Congratulations! Nginx is running and is accessible from outside the AWS Nitro Enclave.

Exposing the AWS Nitro Enclave to external hosts

In the previous section, you started an AWS Nitro Enclave running Nginx and connected to it from the parent instance, using the IP address localhost.

In a typical scenario, Nginx should be reachable from other hosts:

  • If the AWS Nitro parent instance is on an AWS VPC, other hosts on this VPC might try to connect to Nginx.

  • This AWS Nitro parent instance might be reachable from the internet (your web browser for example).

Whenever you terminate an AWS Nitro Enclave, you should also terminate its Network Proxy to clean up its resources.

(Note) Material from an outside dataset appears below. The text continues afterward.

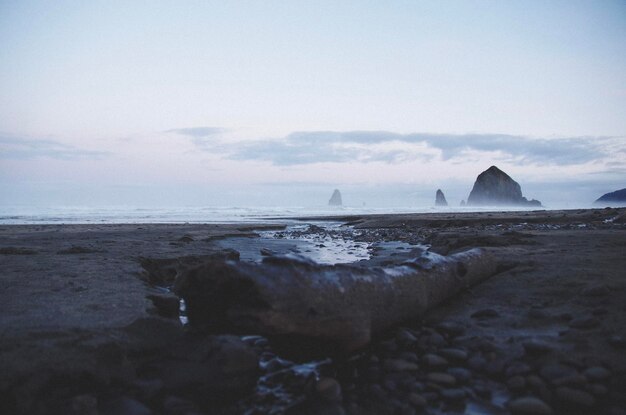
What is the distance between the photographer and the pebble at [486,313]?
3.89m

Run the following commands to terminate and restart the AWS Nitro Enclave running Nginx and the Network Proxy. Nginx will become reachable through the host’s external IP address.

$ anjuna-nitro-cli terminate-enclave --enclave-name nginx
$ pkill -f 'anjuna-nitro-netd-parent --enclave-name nginx'
$ anjuna-nitro-netd-parent --enclave-name nginx --expose 80 --daemonize
$ anjuna-nitro-cli run-enclave --enclave-name nginx --cpu-count 2 --memory 1024 --eif-path nginx.eif --debug-mode

This is only an example for going through this tutorial. In most cases, you should never expose the port 80 to serve HTTP content, and you should use TLS on port 443. In that case, the command will become:

$ anjuna-nitro-netd-parent --enclave-name nginx --expose 443 --daemonize

Run the following command on another host (replace <nitro-instance-ip> with the actual IP address of your AWS Nitro parent instance):

$ curl <nitro-instance-ip>:80
You might need to update the security rules (inbound rules) to allow traffic to be accepted by the AWS Nitro host.